What does cancer feel like?

Of course, it’s really terrible yet challenging…
The thought of dying soon.
The pain every IV insertion and blood extraction.
The terrible swelling of the veins…
The thought of losing your hair…
The idea of shopping scarfs and wigs…
The cold temperature inside the chemo room
The terrible smell of the food…
The weakness you feel after the last shot…
The worries haunting you at night…
The thought of missing important events (weddings of friends, birthdays of loved ones, Christmas, Valentine’s day)
The idea of writing farewell letters and notes for friends…
The small things that irritate you like noise, bright lights, and other kinds of stuff…
The insecurities you feel cause people gonna treat you differently like everyone gonna treat you like a fragile thing…
The feeling of doing confession every night as you might not wake up the next day…
The scary nightmares creeping into our bones… coffins, big needles chasing us, etc…
The sickening taste of food after chemo session…
The thought of having cancer is a curse… WHEN IN TRUTH IT’S NOT.

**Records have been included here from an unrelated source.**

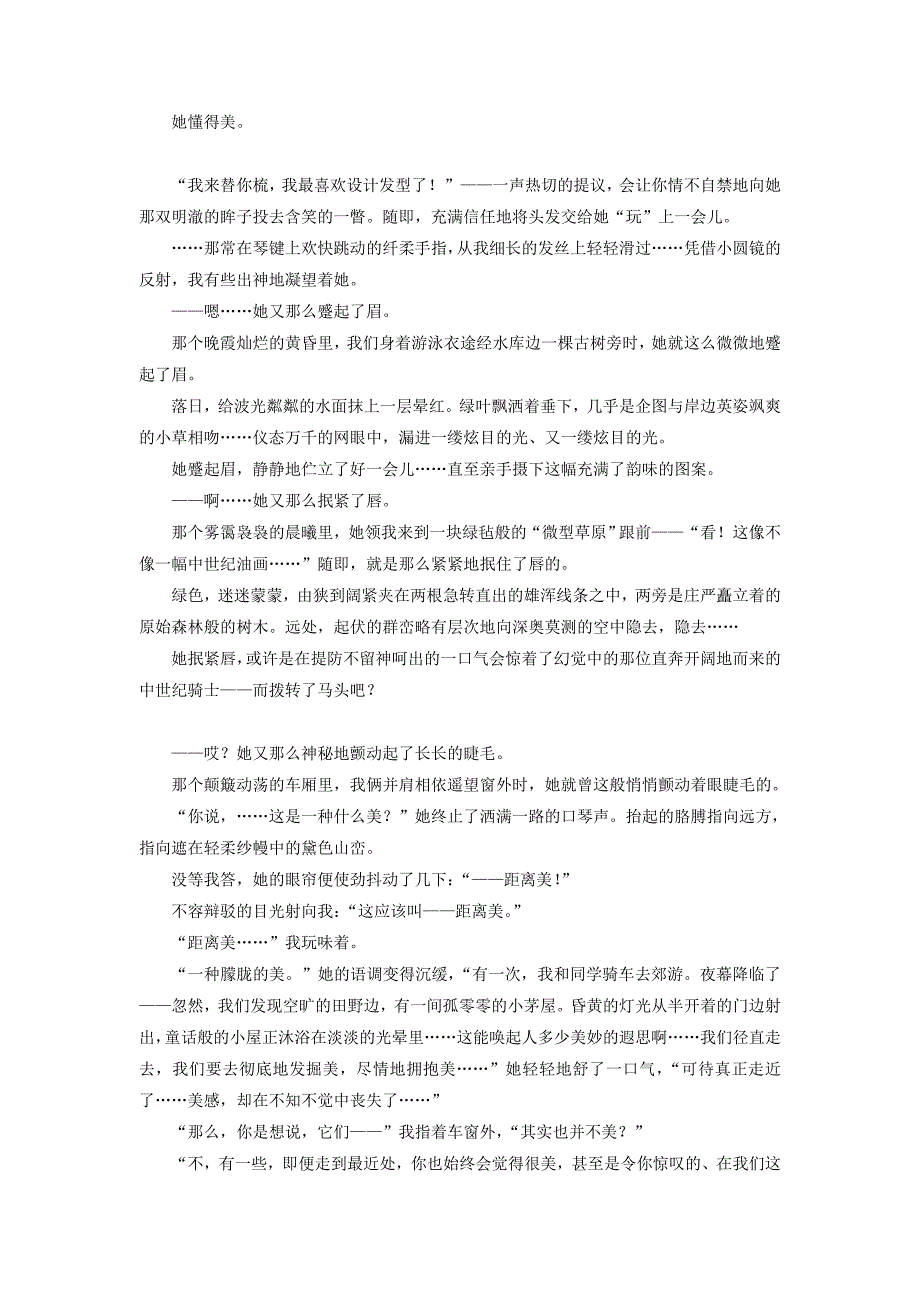 她懂得美。

“我来替你梳，我最喜欢设计发型了！”——一声热切的提议，会让你情不自禁地向她那双明澈的眸子投去含笑的一瞥。随即，充满信任地将头发交给她“玩”上一会儿。

……那常在琴键上欢快跳动的纤柔手指，从我细长的发丝上轻轻滑过……凭借小圆镜的反射，我有些出神地凝望着她。

——嗯……她又那么蹙起了眉。

那个晚霞灿烂的黄昏里，我们身着游泳衣途经水库边一棵古树旁时，她就这么微微地蹙起了眉。

落日，给波光粼粼的水面抹上一层晕红。绿叶飘洒着垂下，几乎是企图与岸边英姿飒爽的小草相吻……仪态万千的网眼中，漏进一缕炫目的光、又一缕炫目的光。

她蹙起眉，静静地伫立了好一会儿……直至亲手摄下这幅充满了韵味的图案。

——啊……她又那么抿紧了唇。

那个雾霭袅袅的晨曦里，她领我来到一块绿毡般的“微型草原”跟前——“看！这像不像一幅中世纪油画……”随即，就是那么紧紧地抿住了唇的。

绿色，迷迷蒙蒙，由狭到阔紧夹在两根急转直出的雄浑线条之中，两旁是庄严矗立着的原始森林般的树木。远处，起伏的群峦略有层次地向深奥莫测的空中隐去，隐去……

她抿紧唇，或许是在提防不留神呵出的一口气会惊着了幻觉中的那位直奔开阔地而来的中世纪骑士——而拨转了马头吧？

——哎？她又那么神秘地颤动起了长长的睫毛。

那个颠簸动荡的车厢里，我俩并肩相依遥望窗外时，她就曾这般悄悄颤动着眼睫毛的。

“你说，……这是一种什么美？”她终止了洒满一路的口琴声。抬起的胳膊指向远方，指向遮在轻柔纱幔中的黛色山峦。

没等我答，她的眼帘便使劲抖动了几下：“——距离美！”

不容辩驳的目光射向我：“这应该叫——距离美。”

“距离美……”我玩味着。

“一种朦胧的美。”她的语调变得沉缓，“有一次，我和同学骑车去郊游。夜幕降临了——忽然，我们发现空旷的田野边，有一间孤零零的小茅屋。昏黄的灯光从半开着的门边射出，童话般的小屋正沐浴在淡淡的光晕里……这能唤起人多少美妙的遐思啊……我们径直走去，我们要去彻底地发掘美，尽情地拥抱美……”她轻轻地舒了一口气，“可待真正走近了……美感，却在不知不觉中丧失了……”

“那么，你是想说，它们——”我指着车窗外，“其实也并不美？”

“不，有一些，即便走到最近处，你也始终会觉得很美，甚至是令你惊叹的、在我们这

However, life is a journey… it has many twists and turns and sometimes it favors the brave.

 

Cancer changed me in so many ways from a very boring girl to being fearless and bold. I dare not protest and resist the will of God. I thought of it like an adventure – a fun trip worth remembering. Truly I am grateful for what it taught me. Therefore, I salute all of you with this kind of battle. It was never easy but we choose to fight.

According to the movie New Life… “we are patients cause they are teaching us patience”.

For me cancer became my best teacher… it taught me to always LIVE FULLY with so much love.

(c) quirkyshine

 

 

~November Fifth~

Remembering the battle I fought so hard… it was a different kind of battle… it was a battle between life and death, faith and doubt, hope and despair, love and resentment. It was far from the battle of many ordinary people. It was a fight for freedom… to liberate myself from darkness that almost killed the cells in my body… It was a fight for love… to pierce my heart that was shrouded in fear, it was a fight for hope… to uncover every doubt playing in my thoughts…it was a fight for life… to reveal the secrets of death. Remembering the days when breathing was not free for me, when every air I breathe costs more than my salary. Remembering the days when smile is akin to cure. Every cheer is equivalent to a vial injected to my veins. Remembering the days when love and comfort from my family, relatives, and friends are worth more than any precious gems or jewels in the universe. Remembering the days when I was in the hands of the angels in scrubs/white uniform with stethoscope hanging around their neck. Their words of inspiration are like food for the soul. Remembering the people behind me… my family, friends, relatives, doctors and nurses… Remembering the people who were there for me and who are still with me today. All of you have a special place in my heart and may the good Lord bless you with a beautiful and blissful life.

Thank you Lord for giving me another life!!

November 5, 2012 a day worth remembering!!